[SOURCE EXTRACT]
--- START ---

Photo 2. Rising humidity passed breaches in the vinyl vapor barrier in the insulation and condensed on the underside of the metal roof panels. The water would then drip down on to the insulation, and eventually the vapor retarder seams would open and water would pour in.

The existing building was a metal building by Kirby (similar to a Butler Building if that helps). The roof was a trapezoidal seam metal roof panel 24 inches wide on a low slope to an offset ridge. The panel runs from ridge to eave were 200 feet to the north and 100 feet to the south. The roof drained to a gutter on the north and lower metal roof on the south. The east and west roof edges were standard metal building rake metal. The walls were vertical metal siding with exposed screws. The roof and metal wall panels were set over vinyl faced insulation draped over purlins. While there was exhausting of the interior air — typically used in the summer — and some provisions for adding exterior air in the winter and summer, there was no overall mechanical control of the interior.

The Key Issue

While a freezer building has extreme energy low trying with every ounce of its being to pull hot humid air in, this structure has extreme energy high trying to “get out.” The warm, humid air is seeking every crack, split in the insulation facer, and open lap seam to move toward equalization. This warm, humid air was making its way to the underside of the metal roof panels, condensing, and running down the underside of the panel until it dropped off.

Figure 1. Typical Roof System Section

After time, the accumulation of the water in the batt insulation created a large belly until the adjacent lap seam broke and large amounts of water came cascading down. Soiled product had to be discarded. With rolls 5 feet wide and a 6 feet diameter, the losses could be substantial. Water on the floor was also a safety issue. Additionally, when this damage occurred the insulation layer now had an opening which sucked in even more interior air; the condensation increased and water dripping to the floor was an even bigger problem. This was occurring in numerous conditions, with the greatest accumulation of water in the insulation near the ridge. (See Photo 2.)

Determining the Solution

Prior to delving into a potential solution, a parti, or overall concept of architectural design, had to be developed. In this case I decided that the metal roof would become the vapor retarder for the new roof. Simple enough. If the metal roof is to become the new vapor retarder, the key was to keep it warm enough so that even if it came in contact with the interior air, it would not result in condensation. We did this by determining the dew point for several insulation scenarios and found that with the batt insulation still in place and 90 percent RH with a temperature of 90 degrees inside, with an exterior design temperature of minus 10 degrees, 6 inches of insulation above the 2.5-inch flute filler was required.

Photo 3. For budget reasons, the liquid flashing seal of the trapezoidal seams was eliminated. As the metal roof had to act as the vapor retarder, a self-adhered membrane was installed first over the trapezoidal seam and fit into the articulated seam with “finger” rollers, and then placed over the center of the panels and fit around the panel striations.

--- END ---

[WORK TO COMPLETE]
A - According to the metal roof retrofit excerpt, how much insulation was required above the 2.5-inch flute filler?
B - Take the metal roof retrofit excerpt further, starting after its final sentence about the self-adhered membrane.
The lines after the metal roof retrofit excerpt come from a different source.

[DATASET ENTRIES]
--- START ---

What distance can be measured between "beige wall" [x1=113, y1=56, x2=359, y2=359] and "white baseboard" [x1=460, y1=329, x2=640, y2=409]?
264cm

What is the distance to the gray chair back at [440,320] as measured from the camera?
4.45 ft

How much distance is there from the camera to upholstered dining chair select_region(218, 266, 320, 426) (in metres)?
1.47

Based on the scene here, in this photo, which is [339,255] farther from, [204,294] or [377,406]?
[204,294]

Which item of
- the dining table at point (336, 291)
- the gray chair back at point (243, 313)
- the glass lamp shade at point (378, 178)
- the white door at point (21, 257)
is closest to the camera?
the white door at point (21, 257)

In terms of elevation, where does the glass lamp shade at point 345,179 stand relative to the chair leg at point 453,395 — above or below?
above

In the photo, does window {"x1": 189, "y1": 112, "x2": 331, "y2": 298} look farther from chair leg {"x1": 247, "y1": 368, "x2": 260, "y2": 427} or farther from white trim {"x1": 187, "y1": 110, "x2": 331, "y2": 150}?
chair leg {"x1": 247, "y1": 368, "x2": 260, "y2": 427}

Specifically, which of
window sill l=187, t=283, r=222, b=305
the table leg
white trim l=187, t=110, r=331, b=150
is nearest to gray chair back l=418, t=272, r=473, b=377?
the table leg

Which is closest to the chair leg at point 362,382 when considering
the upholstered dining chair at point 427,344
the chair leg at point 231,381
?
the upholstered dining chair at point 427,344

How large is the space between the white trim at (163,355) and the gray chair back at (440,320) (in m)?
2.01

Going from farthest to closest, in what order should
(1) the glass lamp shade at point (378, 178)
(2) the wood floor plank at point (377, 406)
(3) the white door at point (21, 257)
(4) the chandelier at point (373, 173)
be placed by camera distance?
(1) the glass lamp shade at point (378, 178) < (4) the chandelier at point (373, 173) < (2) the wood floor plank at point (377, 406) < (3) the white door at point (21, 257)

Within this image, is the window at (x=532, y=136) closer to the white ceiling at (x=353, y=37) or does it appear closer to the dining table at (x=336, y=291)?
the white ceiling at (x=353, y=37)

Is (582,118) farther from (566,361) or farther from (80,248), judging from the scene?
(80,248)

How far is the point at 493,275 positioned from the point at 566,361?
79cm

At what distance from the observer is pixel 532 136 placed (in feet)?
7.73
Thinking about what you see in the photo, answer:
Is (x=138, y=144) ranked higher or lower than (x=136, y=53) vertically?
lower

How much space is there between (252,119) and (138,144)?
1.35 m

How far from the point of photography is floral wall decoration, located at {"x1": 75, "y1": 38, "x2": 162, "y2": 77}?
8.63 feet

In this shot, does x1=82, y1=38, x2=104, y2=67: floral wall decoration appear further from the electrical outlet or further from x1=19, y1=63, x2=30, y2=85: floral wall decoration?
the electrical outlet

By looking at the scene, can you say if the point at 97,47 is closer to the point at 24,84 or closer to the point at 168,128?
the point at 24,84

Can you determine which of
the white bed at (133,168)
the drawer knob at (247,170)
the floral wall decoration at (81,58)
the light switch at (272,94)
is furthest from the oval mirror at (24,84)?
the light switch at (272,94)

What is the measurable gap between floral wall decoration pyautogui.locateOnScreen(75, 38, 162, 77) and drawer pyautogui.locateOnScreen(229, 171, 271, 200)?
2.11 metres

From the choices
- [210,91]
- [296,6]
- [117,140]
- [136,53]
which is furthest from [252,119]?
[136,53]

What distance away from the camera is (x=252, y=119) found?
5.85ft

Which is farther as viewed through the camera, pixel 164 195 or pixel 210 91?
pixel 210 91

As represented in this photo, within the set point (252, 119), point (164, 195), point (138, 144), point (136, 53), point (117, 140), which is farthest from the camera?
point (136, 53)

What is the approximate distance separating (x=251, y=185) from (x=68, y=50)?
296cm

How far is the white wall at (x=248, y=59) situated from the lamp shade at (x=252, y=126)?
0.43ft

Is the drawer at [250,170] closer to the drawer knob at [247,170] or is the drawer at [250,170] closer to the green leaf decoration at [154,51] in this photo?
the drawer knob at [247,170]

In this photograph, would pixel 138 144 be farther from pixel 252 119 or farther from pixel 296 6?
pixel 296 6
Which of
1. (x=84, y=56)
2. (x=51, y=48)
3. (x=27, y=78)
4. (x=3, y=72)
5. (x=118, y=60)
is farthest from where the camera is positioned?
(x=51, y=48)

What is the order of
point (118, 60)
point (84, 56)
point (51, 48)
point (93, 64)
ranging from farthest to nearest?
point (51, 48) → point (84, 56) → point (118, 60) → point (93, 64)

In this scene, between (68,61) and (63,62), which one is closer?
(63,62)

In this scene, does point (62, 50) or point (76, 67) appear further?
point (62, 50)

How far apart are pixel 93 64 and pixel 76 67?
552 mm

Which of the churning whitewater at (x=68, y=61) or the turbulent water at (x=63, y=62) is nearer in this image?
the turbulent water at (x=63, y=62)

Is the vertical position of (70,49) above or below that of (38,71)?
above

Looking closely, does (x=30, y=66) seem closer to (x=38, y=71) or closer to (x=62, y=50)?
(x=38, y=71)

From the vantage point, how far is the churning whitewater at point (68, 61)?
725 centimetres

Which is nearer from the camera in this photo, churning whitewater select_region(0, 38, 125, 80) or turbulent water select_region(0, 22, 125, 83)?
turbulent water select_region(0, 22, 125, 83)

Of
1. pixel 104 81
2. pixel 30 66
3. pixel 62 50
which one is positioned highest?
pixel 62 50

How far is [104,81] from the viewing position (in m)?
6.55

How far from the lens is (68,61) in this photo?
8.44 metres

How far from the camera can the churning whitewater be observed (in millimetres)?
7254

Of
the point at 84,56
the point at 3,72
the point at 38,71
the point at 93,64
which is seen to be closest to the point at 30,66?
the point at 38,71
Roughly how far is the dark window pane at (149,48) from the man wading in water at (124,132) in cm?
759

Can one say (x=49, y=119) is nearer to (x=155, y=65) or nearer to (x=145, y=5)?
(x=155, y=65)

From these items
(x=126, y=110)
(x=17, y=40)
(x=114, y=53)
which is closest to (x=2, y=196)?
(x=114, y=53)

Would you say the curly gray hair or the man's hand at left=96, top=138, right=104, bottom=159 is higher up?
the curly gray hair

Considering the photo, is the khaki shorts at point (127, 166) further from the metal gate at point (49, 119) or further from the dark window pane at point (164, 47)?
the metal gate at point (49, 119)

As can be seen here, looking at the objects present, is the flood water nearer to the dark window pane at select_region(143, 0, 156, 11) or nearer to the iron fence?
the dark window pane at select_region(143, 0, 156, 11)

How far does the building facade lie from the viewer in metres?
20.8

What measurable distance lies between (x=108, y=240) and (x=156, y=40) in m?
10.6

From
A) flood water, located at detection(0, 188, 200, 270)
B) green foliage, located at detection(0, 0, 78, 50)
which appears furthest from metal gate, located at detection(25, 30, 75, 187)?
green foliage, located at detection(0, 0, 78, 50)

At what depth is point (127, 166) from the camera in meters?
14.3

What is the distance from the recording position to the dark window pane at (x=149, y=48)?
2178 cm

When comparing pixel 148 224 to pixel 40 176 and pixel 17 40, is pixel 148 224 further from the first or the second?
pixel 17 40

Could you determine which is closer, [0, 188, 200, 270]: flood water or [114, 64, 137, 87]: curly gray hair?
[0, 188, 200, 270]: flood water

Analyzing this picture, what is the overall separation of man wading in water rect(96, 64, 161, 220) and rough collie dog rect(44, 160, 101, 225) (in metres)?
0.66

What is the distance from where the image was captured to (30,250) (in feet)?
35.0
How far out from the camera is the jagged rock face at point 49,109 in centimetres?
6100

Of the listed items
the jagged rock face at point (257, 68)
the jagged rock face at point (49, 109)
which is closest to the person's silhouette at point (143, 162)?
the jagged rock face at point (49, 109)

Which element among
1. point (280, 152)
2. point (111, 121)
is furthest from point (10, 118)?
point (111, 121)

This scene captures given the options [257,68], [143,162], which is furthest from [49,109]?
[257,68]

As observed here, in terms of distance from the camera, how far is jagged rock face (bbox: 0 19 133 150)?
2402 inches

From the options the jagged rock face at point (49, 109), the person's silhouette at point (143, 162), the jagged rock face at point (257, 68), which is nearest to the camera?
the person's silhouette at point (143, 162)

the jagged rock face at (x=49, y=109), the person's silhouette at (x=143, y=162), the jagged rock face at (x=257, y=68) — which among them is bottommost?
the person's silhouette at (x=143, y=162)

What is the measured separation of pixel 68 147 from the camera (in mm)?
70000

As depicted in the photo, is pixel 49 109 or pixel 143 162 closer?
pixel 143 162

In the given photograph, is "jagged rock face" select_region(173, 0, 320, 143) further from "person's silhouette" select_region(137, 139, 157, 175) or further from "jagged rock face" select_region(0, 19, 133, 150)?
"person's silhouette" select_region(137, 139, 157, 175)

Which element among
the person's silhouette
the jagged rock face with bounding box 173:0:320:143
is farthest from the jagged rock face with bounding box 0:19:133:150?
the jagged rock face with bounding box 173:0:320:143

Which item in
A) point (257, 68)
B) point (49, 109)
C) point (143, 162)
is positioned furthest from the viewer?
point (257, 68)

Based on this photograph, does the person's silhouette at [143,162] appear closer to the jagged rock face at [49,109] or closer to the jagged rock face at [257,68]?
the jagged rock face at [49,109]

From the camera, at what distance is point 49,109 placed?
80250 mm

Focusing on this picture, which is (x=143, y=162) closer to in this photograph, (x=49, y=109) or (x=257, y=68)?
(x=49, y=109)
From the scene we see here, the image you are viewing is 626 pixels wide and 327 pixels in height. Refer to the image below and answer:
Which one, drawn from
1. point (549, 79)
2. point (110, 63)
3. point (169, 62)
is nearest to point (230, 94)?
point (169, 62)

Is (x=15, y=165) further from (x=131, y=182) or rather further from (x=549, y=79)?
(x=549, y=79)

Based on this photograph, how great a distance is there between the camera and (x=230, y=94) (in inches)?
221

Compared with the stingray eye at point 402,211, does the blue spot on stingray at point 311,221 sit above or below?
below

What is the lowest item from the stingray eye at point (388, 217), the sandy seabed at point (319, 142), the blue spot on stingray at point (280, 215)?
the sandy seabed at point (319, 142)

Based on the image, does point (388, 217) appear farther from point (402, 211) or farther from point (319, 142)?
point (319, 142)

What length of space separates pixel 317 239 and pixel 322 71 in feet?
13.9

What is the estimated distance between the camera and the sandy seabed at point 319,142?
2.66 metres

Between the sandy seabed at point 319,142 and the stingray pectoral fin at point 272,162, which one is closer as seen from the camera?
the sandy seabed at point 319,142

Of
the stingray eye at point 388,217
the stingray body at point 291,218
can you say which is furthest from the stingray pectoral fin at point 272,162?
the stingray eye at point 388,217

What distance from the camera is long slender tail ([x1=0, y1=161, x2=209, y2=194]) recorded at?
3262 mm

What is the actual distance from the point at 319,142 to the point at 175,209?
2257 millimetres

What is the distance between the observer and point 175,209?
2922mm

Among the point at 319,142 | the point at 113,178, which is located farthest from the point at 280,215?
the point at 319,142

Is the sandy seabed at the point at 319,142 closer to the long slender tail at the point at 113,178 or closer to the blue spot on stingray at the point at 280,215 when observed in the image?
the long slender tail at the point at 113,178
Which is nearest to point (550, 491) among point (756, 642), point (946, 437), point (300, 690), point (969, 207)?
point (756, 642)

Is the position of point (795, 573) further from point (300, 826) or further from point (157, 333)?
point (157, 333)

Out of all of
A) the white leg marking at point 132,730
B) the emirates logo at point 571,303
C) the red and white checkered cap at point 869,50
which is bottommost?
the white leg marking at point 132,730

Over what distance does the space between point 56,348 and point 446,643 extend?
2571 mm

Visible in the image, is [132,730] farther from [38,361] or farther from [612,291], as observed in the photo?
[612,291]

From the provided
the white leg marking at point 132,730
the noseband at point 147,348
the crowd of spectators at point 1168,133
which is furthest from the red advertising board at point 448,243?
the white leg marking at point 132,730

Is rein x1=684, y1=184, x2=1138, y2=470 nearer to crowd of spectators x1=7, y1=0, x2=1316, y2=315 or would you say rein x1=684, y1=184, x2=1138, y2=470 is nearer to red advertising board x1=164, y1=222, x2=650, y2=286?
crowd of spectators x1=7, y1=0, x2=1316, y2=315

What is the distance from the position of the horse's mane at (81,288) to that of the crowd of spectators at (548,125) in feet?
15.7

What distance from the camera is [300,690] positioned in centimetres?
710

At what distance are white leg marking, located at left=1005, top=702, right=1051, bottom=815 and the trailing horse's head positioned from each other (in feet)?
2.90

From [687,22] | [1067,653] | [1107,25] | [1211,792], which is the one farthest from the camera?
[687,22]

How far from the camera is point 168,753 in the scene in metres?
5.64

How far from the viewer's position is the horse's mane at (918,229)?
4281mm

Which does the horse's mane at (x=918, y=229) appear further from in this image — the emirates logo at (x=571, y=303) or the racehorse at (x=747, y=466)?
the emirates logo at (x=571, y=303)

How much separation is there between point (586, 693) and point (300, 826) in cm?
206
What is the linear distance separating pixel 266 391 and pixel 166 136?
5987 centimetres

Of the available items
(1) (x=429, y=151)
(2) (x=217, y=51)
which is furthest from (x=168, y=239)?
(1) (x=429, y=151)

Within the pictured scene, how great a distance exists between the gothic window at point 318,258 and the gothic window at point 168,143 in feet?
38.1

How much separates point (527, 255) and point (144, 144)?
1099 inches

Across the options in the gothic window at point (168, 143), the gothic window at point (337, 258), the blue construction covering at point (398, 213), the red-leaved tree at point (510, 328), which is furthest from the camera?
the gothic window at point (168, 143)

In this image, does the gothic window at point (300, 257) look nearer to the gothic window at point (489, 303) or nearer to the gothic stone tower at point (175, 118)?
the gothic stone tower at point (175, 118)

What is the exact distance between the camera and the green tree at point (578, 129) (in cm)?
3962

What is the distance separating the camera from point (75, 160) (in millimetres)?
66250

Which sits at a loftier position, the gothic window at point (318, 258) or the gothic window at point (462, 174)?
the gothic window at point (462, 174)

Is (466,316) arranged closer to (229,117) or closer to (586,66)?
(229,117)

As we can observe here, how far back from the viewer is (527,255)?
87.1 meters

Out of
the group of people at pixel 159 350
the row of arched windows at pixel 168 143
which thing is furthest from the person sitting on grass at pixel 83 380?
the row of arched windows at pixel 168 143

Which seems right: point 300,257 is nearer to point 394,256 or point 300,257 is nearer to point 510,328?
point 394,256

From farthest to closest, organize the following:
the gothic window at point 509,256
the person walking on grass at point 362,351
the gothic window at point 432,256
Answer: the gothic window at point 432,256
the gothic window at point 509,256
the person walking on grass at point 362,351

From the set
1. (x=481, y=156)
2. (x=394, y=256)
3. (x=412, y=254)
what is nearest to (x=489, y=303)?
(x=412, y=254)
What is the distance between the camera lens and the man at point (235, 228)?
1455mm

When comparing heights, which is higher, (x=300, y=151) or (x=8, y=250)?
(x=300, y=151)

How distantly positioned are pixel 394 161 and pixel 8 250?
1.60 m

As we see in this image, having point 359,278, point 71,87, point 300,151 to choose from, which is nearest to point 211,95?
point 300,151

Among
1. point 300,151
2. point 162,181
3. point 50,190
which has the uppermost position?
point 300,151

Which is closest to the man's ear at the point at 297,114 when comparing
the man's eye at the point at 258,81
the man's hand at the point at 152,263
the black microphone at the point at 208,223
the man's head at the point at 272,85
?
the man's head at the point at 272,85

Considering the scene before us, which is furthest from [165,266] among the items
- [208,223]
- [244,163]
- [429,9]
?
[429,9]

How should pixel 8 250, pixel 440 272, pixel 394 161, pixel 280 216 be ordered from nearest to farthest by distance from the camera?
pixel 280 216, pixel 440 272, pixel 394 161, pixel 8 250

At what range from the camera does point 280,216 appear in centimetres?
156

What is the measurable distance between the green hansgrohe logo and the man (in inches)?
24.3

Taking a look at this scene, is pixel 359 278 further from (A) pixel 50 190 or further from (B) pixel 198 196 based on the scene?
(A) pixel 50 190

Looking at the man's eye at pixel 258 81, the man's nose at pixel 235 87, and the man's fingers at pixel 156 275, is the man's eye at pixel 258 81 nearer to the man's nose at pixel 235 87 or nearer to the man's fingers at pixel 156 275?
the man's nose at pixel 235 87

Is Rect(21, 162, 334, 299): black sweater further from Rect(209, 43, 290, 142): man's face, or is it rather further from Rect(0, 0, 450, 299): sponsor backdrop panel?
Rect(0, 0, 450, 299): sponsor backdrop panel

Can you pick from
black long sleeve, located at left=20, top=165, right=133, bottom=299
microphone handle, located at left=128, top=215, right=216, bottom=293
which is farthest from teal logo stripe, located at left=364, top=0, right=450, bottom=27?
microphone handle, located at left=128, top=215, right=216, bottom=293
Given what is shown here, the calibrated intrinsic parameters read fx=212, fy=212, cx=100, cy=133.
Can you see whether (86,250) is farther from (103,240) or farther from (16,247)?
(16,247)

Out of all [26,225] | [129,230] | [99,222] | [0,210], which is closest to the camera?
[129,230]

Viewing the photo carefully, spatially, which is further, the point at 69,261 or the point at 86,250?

--- END ---

[RESPONSES TO THE EXERCISE]
A - 6 inches of insulation.

B -
All roof system designs need to be thought of holistically, as the success depends on the sum of all the components working together. So, let’s start with the roof panel and structural system. Designers of metal buildings are notorious for minimizing each and every structural member to lower costs. A structural check found that the existing structure was able to handle the weight of a new roof system. Prior to proceeding, a mechanical fastener pull-out test was performed by Pro-Fastening Systems of Buffalo Grove, Illinois, an Olympic Distributor (need a special or standard anchor, these guys have it). The tests showed that the 22-gauge metal panel was able to engage the buttress thread screw.

To be effective, a vapor retarder needs to be airtight — or for you purists, have extremely low or no permeability at all — and this metal roof had to function as a vapor retarder. The steel roof panel itself is impermeable, but the seams, though mechanically locked, have the potential under interior pressure to allow air to pass through. The seams had to be sealed. The mechanical fasteners penetrating the metal roof panel needed to be sealed as well. The roof transitions at the vertical rake walls, gutter and low roof also needed to be sealed. After looking at the standing seams, it was decided that they could not be assumed to be airtight, so we selected to seal them with a liquid flashing. As the mechanical fasteners would penetrate the panel, a bituminous self-adhering and hopefully self-sealing vapor retarder was placed on the panel. (See Figure 1 and Photo 3.) Transverse laps, removing the ridge cap and infilling the opening were all addressed. The rakes presented unique challenges which took some good thinking on how to seal. Ultimately, it was decided that a combination of removing the rake metal and installing a prefabricated roof curb and membrane vapor retarder would do the trick. (See Figure 2.)

Figure 2. Rake Edge Detail

My initial thought was to begin the thermal layer with a layer of expanded polystyrene (EPS) on the deck designed to fit the trapezoidal seam profile. This left a void at the seams, so the void between the seam and EPS was sealed with spray foam insulation. (See Photo 4.) The insulation was then mechanically fastened. The thickness of the EPS was 3/8 of an inch greater in height than the standing seam to compensate for varying seam heights. Over the EPS, one layer of 2.6-inch fiberglass-coated faced, 25 psi polyisocyanurate insulation was designed to be mechanically fastened to the roof panel. The top layer of insulation was a 2.6-inch fiberglass-coated faced, 25 psi polyisocyanurate insulation, which was designed to be set in full spatter cover flexible polyurethane foam adhesive. A cover board with the receiver facer to which the membrane would be attached was designed to be set in a full coverage of splatter applied polyurethane insulation. (See Photo 5.)

Photo 4. The EPS was cut to fit the panel profile. The joint at the seam was sealed with spray foam insulation.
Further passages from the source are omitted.